24節 鎖
「そう。体調に変化は無かったのね。良かったは、けれどあまり過度な外出はしないでね。お姉ちゃんとの約束だよ」
そう言い、携帯を机の上にそっと置く。まるで糸が切れたかの様に精華はソファーに身をゆだねていた。
十六畳ほどの大きさの部屋に大きな机とタンスそしてソファー。ここは精華の社長室だ。基本的には精華は一人でいる事を拒むため、この部屋を使うことはほぼないと言ってもいい。
ただ、今回だけは重大な書類や仕事があるため使用せざる負えなかった。
この部屋は隠しカメラに盗聴装置、緊急事態様に仕込み武器など数々のセキュリティーを施してある。言ってしまえば公に出来ないことなどをまとめたり保管したりするのがこの部屋だった。
精華が頭を悩ます原因は無論あの少女の事である。
機械生命体の指揮官である寄生体との戦闘ののちに逃亡。今だ補足は出来ず更には都市部に多数出現する始末。どれも下水道を通っていると言うのだからたちが悪い。
実は四日前のあの日から継続的に戦闘は行われている。せめてもの救いは人口密集地域に出現しなことだが、それでも人命被害が出る。
何処かで決着を付けなければ度重なる被害で消耗戦になってしまう。
「海斗君達の体調は安定しているしこっち方面は何も問題ないんだけれどね」
ノヴァが持って来た資料に目を通しながら足を組む。
この情報が正しければ機械生命体に対してのカウンターになるかもしれない。しかし、偶発的な前回とは違い今後こちら側に手を引いてもいいのだろうか?年端もいかない子供に。
「ホント、憂鬱ね」
頭を抱えながら机の上にある資料にサインを書いた。
「はぁ、はぁ」
「マスター。大丈夫?」
「頭が割れるように痛いから大丈夫じゃねぇ」
日が傾き空模様が朱色と藍色が混ざるころ、三人の男女が家の庭で立たずさんでいた。
一人の少年は大きく息を切らし、少年の相棒である彼女は体調を心配するために駆け寄った。
そして妹である彼女は携帯を取り出し何かを測っていたのだった。
「どうだ。我が妹よ」
「ピッタリ五分。それ以上は自分でもわかるでしょ」
時は少し遡る。
ノヴァと別れた俺たちは寄り道することなく家に帰宅した。
そのまま何事もなく午後になり、椅子の上でのんびりとしていると、妹の舞がそう言えばと口ずさんだ。
「ねぇ、兄。魔視の魔眼だっけ、それってどうなってるの」
「さぁ?礼の方が知ってるんじゃないか」
「ごめんなさい。僕も解らない」
確かによくわからない力と言えよう。今まで偶発的にこの力を二度使っているが、自ら率先して使うことは無かった。そのため概要を聞かれても知らないと答えるしかしかない。
だったらと、椅子から立ち上がり。
「だったら検証してみようよ兄。私、ゲームの倍率とかドロ率とか調べるの得意なんだ。ついでにれいちゃんも、ね?」
「今!?そんな手軽に……わかった。やろう、礼もちょっと来てくれないか」
「分かったよマスター」
それぞれ支度をし玄関を開ける。支度と言っても別に運動場とか遠出をするわけではない。いや、そもそも人目に付く場所で礼を全力で走らせたら撮影されるだけである。それに精神的に録られるのは好ましくない。

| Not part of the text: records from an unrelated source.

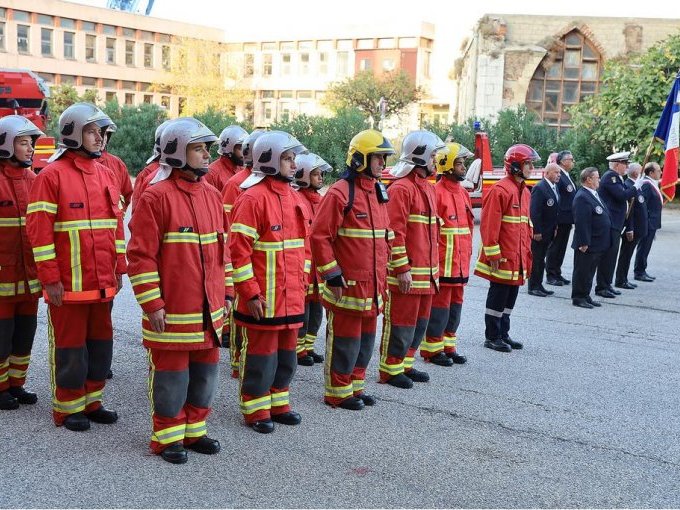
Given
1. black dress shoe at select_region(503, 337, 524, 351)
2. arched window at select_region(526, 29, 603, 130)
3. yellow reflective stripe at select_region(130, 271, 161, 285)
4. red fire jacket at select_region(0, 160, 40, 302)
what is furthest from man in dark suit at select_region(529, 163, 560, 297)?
arched window at select_region(526, 29, 603, 130)

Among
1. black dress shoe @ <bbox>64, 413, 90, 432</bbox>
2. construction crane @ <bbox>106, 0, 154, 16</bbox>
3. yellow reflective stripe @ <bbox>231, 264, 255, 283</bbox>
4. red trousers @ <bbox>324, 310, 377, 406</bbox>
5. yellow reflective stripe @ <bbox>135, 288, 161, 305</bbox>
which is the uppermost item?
construction crane @ <bbox>106, 0, 154, 16</bbox>

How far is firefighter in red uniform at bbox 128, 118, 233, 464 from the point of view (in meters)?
5.13

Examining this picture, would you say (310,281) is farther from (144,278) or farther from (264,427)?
(144,278)

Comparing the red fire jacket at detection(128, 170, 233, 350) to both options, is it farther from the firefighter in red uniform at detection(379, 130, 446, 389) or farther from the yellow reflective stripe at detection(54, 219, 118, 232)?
the firefighter in red uniform at detection(379, 130, 446, 389)

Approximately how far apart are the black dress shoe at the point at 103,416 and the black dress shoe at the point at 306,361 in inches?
93.4

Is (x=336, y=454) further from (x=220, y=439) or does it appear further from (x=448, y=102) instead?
(x=448, y=102)

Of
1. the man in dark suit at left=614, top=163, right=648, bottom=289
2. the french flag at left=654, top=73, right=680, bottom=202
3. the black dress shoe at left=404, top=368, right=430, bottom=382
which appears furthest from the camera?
the french flag at left=654, top=73, right=680, bottom=202

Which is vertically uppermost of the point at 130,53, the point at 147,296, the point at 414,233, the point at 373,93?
the point at 130,53

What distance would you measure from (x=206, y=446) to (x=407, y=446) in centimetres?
138

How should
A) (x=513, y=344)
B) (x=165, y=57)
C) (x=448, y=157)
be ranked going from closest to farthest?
(x=448, y=157)
(x=513, y=344)
(x=165, y=57)

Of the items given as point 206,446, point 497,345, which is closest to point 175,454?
point 206,446

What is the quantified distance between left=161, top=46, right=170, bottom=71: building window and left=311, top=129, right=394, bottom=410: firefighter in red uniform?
72.6 meters

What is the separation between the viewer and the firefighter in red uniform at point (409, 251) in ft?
23.2

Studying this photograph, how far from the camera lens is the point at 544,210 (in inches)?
506
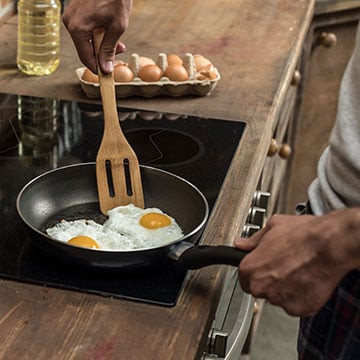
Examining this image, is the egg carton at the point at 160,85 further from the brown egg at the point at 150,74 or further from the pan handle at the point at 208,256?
the pan handle at the point at 208,256

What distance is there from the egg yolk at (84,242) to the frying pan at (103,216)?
1.7 inches

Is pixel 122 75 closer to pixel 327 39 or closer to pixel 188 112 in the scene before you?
pixel 188 112

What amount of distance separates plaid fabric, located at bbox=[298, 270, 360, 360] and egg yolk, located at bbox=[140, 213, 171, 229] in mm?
288

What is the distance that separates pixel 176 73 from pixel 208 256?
0.63 meters

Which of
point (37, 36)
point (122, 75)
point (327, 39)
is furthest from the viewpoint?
point (327, 39)

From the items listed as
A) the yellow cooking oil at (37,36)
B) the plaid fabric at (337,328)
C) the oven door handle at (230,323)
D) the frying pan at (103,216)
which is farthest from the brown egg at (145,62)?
the plaid fabric at (337,328)

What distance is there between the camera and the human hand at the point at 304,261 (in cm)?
97

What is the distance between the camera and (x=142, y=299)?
1047mm

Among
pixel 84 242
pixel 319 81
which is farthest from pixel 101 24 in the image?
pixel 319 81

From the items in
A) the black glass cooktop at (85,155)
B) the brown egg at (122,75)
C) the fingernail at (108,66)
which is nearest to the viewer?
the black glass cooktop at (85,155)

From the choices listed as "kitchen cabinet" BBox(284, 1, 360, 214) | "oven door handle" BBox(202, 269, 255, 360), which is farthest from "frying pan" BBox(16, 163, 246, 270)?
"kitchen cabinet" BBox(284, 1, 360, 214)

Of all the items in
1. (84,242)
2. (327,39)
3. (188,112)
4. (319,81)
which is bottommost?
(319,81)

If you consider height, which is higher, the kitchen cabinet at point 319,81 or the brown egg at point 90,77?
the brown egg at point 90,77

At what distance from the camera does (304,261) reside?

それに、個人的にも使ってみたいと欲望があるのは確かであった。
と言うわけで三人は庭に来ていた。と言っても田舎、ちょっとした畑や田んぼを起こせるぐらいの土地はある。ここならば何かあった時に何とかなるし、私有地を覗くもの好きな人間もいないだろう。
「よし、準備できたぞ」
「大丈夫だよ」
海斗は動きやすそうな服装の上に各種プロテクターを身にまとい、礼はいつもの戦闘服を生成していた。
舞はスマートフォンにノートパソコン、ビデオカメラを携えていた。
「んじゃ、これより身体測定を始めます。先ずは学校で使われているもの、体力測定用紙と同等なものにしよう。けどシャトルランは無しで。記録役は私、まいちゃんが行います」
「了解」
「わかった」
「とにかく俺からだな、魔眼を使う前使った後の差異を計算したい」
「らじゃー。100メートル直線にあるわけじゃないから、家の周りを一周で」
「OK」
位置についてと腕が上がる。姿勢を低くしわずかに筋力を緩め先を見据える。
ドンと合図共に走りだした。
ざっと砂が飛び好評なスタートダッシュ。そのまま大きく腕を振り足の回転を速く。
「はい。記録は13.6s、学校のテストよりも1秒ちょっと早くなってんね」
「あぁ、休み中鍛えたつもりは無いんだが」
これも契約の影響なのだろうか?確かに体の瞬発力が上がったと言うか。
俺の予想は正しかったのであろう、握力は学校では24しかなかったのが急に42に上体起こしは29回と明らかに上昇している。
そして、恩恵は体力面にもあった。俺はどちらかと言えば持久力は低く、シャトルランは60行かないし息も切れる。しかし、人と通りの項目を検証してもあまり疲れなかったのだ。
まぁ、一応万全の状態で比べようとなっているので、礼の身体測定を視ながら休憩に入っていた。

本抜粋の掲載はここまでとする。